Work to be completed>
The records below should be written out again, exactly.
%%
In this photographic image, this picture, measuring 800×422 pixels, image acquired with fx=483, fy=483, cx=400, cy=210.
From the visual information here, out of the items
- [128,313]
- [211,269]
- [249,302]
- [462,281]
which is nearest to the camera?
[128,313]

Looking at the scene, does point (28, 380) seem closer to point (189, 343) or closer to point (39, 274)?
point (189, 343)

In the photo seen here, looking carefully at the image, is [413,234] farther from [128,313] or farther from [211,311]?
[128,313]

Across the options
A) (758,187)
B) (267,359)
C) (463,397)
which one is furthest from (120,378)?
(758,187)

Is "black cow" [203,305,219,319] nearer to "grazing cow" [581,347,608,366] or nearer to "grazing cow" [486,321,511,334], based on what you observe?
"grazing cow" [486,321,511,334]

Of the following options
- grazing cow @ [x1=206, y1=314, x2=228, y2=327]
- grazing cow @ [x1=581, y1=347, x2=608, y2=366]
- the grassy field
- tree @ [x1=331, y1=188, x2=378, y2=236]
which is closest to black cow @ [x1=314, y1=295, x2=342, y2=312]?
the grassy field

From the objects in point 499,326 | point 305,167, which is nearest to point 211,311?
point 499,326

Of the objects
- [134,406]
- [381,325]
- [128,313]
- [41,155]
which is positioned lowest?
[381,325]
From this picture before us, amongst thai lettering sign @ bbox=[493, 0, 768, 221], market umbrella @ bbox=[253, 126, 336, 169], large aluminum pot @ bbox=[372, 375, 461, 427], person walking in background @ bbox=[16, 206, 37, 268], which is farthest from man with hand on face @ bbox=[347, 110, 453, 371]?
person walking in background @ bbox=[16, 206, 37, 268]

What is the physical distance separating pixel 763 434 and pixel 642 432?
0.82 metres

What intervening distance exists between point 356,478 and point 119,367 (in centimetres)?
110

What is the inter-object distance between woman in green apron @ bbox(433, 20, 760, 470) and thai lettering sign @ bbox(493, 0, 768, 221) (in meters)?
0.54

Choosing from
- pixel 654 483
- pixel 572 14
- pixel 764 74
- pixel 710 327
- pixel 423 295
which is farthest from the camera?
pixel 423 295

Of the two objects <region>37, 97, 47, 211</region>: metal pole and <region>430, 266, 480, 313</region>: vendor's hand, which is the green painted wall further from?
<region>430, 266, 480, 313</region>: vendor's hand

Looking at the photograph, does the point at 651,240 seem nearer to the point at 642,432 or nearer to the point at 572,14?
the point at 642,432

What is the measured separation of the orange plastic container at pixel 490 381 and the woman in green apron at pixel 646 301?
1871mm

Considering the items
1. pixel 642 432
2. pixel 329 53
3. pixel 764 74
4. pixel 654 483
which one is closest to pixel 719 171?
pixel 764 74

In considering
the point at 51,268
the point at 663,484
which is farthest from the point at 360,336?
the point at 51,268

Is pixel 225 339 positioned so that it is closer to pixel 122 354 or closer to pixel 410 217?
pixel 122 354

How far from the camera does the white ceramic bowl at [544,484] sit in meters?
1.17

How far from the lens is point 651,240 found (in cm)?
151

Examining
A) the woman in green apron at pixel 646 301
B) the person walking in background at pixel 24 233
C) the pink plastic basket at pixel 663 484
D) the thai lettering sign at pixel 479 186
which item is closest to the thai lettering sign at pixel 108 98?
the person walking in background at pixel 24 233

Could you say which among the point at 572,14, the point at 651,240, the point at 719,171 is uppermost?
%%
Task response>
In this photographic image, this picture, measuring 800×422 pixels, image acquired with fx=483, fy=483, cx=400, cy=210.
From the visual information here, out of the items
- [128,313]
- [211,269]
- [249,302]
- [462,281]
which is nearest to the camera?
[128,313]

Looking at the scene, does point (28, 380) seem closer to point (189, 343) or closer to point (39, 274)?
point (189, 343)

In the photo seen here, looking carefully at the image, is [413,234] farther from [128,313] or farther from [211,311]?
[128,313]

Across the options
A) (758,187)
B) (267,359)
C) (463,397)
which one is furthest from (120,378)?
(758,187)

Is "black cow" [203,305,219,319] nearer to "grazing cow" [581,347,608,366] or nearer to "grazing cow" [486,321,511,334], based on what you observe?
"grazing cow" [486,321,511,334]

Of the following options
- grazing cow @ [x1=206, y1=314, x2=228, y2=327]
- grazing cow @ [x1=581, y1=347, x2=608, y2=366]
- the grassy field
- tree @ [x1=331, y1=188, x2=378, y2=236]
which is closest to black cow @ [x1=314, y1=295, x2=342, y2=312]?
the grassy field

From the objects in point 499,326 | point 305,167, which is nearest to point 211,311?
point 499,326

Of the objects
- [134,406]
- [381,325]
- [128,313]
- [41,155]
which is positioned lowest?
[381,325]
From this picture before us, amongst thai lettering sign @ bbox=[493, 0, 768, 221], market umbrella @ bbox=[253, 126, 336, 169], large aluminum pot @ bbox=[372, 375, 461, 427], person walking in background @ bbox=[16, 206, 37, 268], which is farthest from man with hand on face @ bbox=[347, 110, 453, 371]?
person walking in background @ bbox=[16, 206, 37, 268]

What is the physical distance separating pixel 763 434 and pixel 642 432?
0.82 metres

What intervening distance exists between point 356,478 and point 119,367 (in centimetres)?
110

What is the inter-object distance between woman in green apron @ bbox(433, 20, 760, 470) and thai lettering sign @ bbox(493, 0, 768, 221) (in meters)?
0.54

Choosing from
- pixel 654 483
- pixel 572 14
- pixel 764 74
- pixel 710 327
- pixel 423 295
which is farthest from the camera?
pixel 423 295

Of the two objects <region>37, 97, 47, 211</region>: metal pole and <region>430, 266, 480, 313</region>: vendor's hand, which is the green painted wall further from?
<region>430, 266, 480, 313</region>: vendor's hand

Looking at the photograph, does the point at 651,240 seem nearer to the point at 642,432 or nearer to the point at 572,14?
the point at 642,432

What is the measured separation of the orange plastic container at pixel 490 381 and the woman in green apron at pixel 646 301?
1871mm

Considering the items
1. pixel 642 432
2. pixel 329 53
3. pixel 764 74
4. pixel 654 483
which one is closest to pixel 719 171?
pixel 764 74

In considering
the point at 51,268
the point at 663,484
which is farthest from the point at 360,336?
the point at 51,268

Is pixel 225 339 positioned so that it is closer to pixel 122 354 or closer to pixel 410 217?
pixel 122 354

How far from the camera does the white ceramic bowl at [544,484] sit in meters?
1.17

How far from the lens is point 651,240 found (in cm)?
151

Examining
A) the woman in green apron at pixel 646 301
B) the person walking in background at pixel 24 233
C) the pink plastic basket at pixel 663 484
D) the thai lettering sign at pixel 479 186
which item is closest to the thai lettering sign at pixel 108 98?
the person walking in background at pixel 24 233

Could you say which among the point at 572,14, the point at 651,240, the point at 719,171 is uppermost?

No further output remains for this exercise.